• _GIVEN TEXT_:

As an educator in a pluralistic, community high school, I have never been committed to students graduating as Conservative, Reform or Orthodox Jews. A student’s standard of observance has never been the measuring stick. My goal has always been to graduate students who, regardless of their particular affiliation – or lack thereof – take their Judaism seriously.
By “taking Judaism seriously” I mean that students graduate from high school with an understanding that, if they are only willing to inquire, Judaism can meaningfully inform any aspect of their lives.
The result of a successful Jewish high school experience will be that students will choose to inquire; that students will be interested in what Judaism has to say. Whether students ultimately choose to act in accordance with a given Jewish standard or value is not what is at issue. Rather, it is the fact that they are willing to let Judaism into their process of decision making and thus into their lives.
But this is only half of the picture.
For Jewish education to truly succeed there must be a relationship between student and subject that is not just unidirectional. Judaism cannot just be seen as a dispenser of good advice. Just as we hope that students will come to an understanding that Judaism has something to offer them; it is also a goal that they understand that they have something of value to offer back to Judaism. Students must come to the realization that they are the next layer in an ever-evolving tradition that will be uniquely enhanced by their particular insight or contribution.
In trying to envision how to successfully achieve this mission I looked to my own Jewish learning experiences for lessons. In my own career as a student there were three essential lessons I learned that informed my vision.
The first lesson was the importance of surrounding a subject. Surrounding a subject means making a subject come alive by opening multiple entry points for different types of learners to access it.
I recall my final years in high school at the Jewish Free School in London, England, where I studied Physics with Mr. Pinto. In addition to the necessary 11th and 12th Grade Physics curriculum, he would surround the material with content that intersected with it. For example, when studying Thomas Young’s Double-slit Experiment we also studied Thomas Young the person – who he was, when he lived and (as I recall) the fact that he was one of the first people to try and decipher Egyptian Hieroglyphs. In employing this very simple method of surrounding a subject , Mr. Pinto was able to take material that may have otherwise appeared dry-as-dust and instead make it come alive.

Rows from a spatial reasoning dataset:
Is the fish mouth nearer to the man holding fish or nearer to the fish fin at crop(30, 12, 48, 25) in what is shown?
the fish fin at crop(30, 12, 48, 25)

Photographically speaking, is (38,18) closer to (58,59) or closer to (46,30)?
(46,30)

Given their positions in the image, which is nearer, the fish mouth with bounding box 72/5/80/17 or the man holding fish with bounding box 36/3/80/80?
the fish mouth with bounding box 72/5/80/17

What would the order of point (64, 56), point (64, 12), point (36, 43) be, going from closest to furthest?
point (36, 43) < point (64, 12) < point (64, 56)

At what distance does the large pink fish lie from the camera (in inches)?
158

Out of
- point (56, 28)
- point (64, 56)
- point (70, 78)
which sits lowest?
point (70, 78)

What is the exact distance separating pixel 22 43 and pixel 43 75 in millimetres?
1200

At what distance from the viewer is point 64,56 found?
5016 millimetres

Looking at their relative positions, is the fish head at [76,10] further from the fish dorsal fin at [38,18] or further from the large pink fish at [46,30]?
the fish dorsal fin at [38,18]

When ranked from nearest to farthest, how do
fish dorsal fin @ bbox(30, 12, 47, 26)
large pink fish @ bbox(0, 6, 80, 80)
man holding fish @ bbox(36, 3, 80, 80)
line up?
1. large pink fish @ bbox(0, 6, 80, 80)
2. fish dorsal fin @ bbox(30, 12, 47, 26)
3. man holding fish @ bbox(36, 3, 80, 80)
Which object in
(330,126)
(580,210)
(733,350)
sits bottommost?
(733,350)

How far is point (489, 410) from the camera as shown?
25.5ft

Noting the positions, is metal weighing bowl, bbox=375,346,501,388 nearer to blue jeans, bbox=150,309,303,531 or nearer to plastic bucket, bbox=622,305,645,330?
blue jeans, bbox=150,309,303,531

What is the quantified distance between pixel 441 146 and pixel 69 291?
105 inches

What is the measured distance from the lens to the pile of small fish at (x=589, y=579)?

• _JOBS_:
#1 Answer these questions using the essay on Jewish education:
(a) At which school did the author spend the final years of high school?
(b) How many essential lessons does the author say informed the vision?
(c) What was the first of those lessons?
#2 Rewrite the stretch of the essay on Jewish education from "The result of" through "into their lives.", substituting "deliberation" for "decision making".
#3 Pick up the essay on Jewish education after its last sentence and continue it.

• _PER-TASK ANSWERS_:
#1
(a) The Jewish Free School in London, England
(b) Three
(c) The importance of surrounding a subject

#2
The result of a successful Jewish high school experience will be that students will choose to inquire; that students will be interested in what Judaism has to say. Whether students ultimately choose to act in accordance with a given Jewish standard or value is not what is at issue. Rather, it is the fact that they are willing to let Judaism into their process of deliberation and thus into their lives.

#3
As educators, on the level of content we need to include material that broadens the scope of the particular topic that is being studied so as to invite students with different interests into the learning – to create multiple entry points for them.
A second lesson I learned is that to understand a subject properly it must be set in context.
Upon graduating from high school I took a “gap-year” to study in Israel. I remember arriving with virtually no background in Jewish learning, my experience during the first two years was painstaking and arduous and included breaking my teeth on Biblical and Mishnaic Hebrew, Aramaic, and struggling to understand Talmudic logic.
Three years after leaving Israel, I enrolled in Rabbinical School in New York City. It was there that I was exposed to a method of learning previously unknown to me. In attempting to gain a deeper understanding of the material at hand we would study its Biblical origins (where applicable), its development through the period of the Talmud, the Rishonim, the Codes, and the responsa literature all the way up to contemporary applications.
By studying Jewish law from a historical perspective and taking into account the evolution of a given law and the particular historical influences that may have informed the opinion of one or another legal decision, we treated the law in context.
By contrast, my prior yeshiva experience in Israel did not include any attempt to place a given text in context. It was simply assumed, mistakenly I believe, that the information was of ultimate importance (due to its place in the canon of Jewish religious literature) and that it was able to “stand alone.”
And so the second lesson I learned that is that a fuller and deeper understanding of a subject demands that it be set in context. Preparing our Judaic Studies curricula with a mind to the importance of context will ensure a student’s depth of learning and critical understanding of “how we got here” that will replace the kind of broad and shallow learning so often found in our classrooms.
The difference in methodology exemplified by my yeshiva experiences taught me a third and final lesson about what needs to inform a successful Jewish high school experience.
A crucial distinction between my two yeshiva experiences and their different approaches to studying Jewish texts is their ability and willingness to reflect on the role of history in the unfolding of Jewish life and thought.
What my experience in Israel failed to convey to me was that, just as the world has changed throughout history, so too Judaism has changed, and continues to change. By the end of four years of rabbinical school, I had an acute sense that Jewish law, Jewish thought and Jewish life have all experienced tremendous change.
Only an understanding that all of Judaism has evolved and changed over time will empower and reassure our students that they too can be a part of the process of change within Judaism.
These three lessons have informed my curriculum writing and my classroom instruction (although they are not pedagogical in their own right) and, as such, have opened pathways for students to open themselves up to what Judaism has to offer them and to what they, in return, have to offer Judaism.
Rabbi Darren Kleinberg has written and implemented a successful four-year Jewish Studies high school curriculum at a Jewish community day school in the Southwest. He is currently a Ph.D. student working on issues related to pluralism in the American Jewish community. Rabbi Kleinberg can be reached at rabbi@kidma.org.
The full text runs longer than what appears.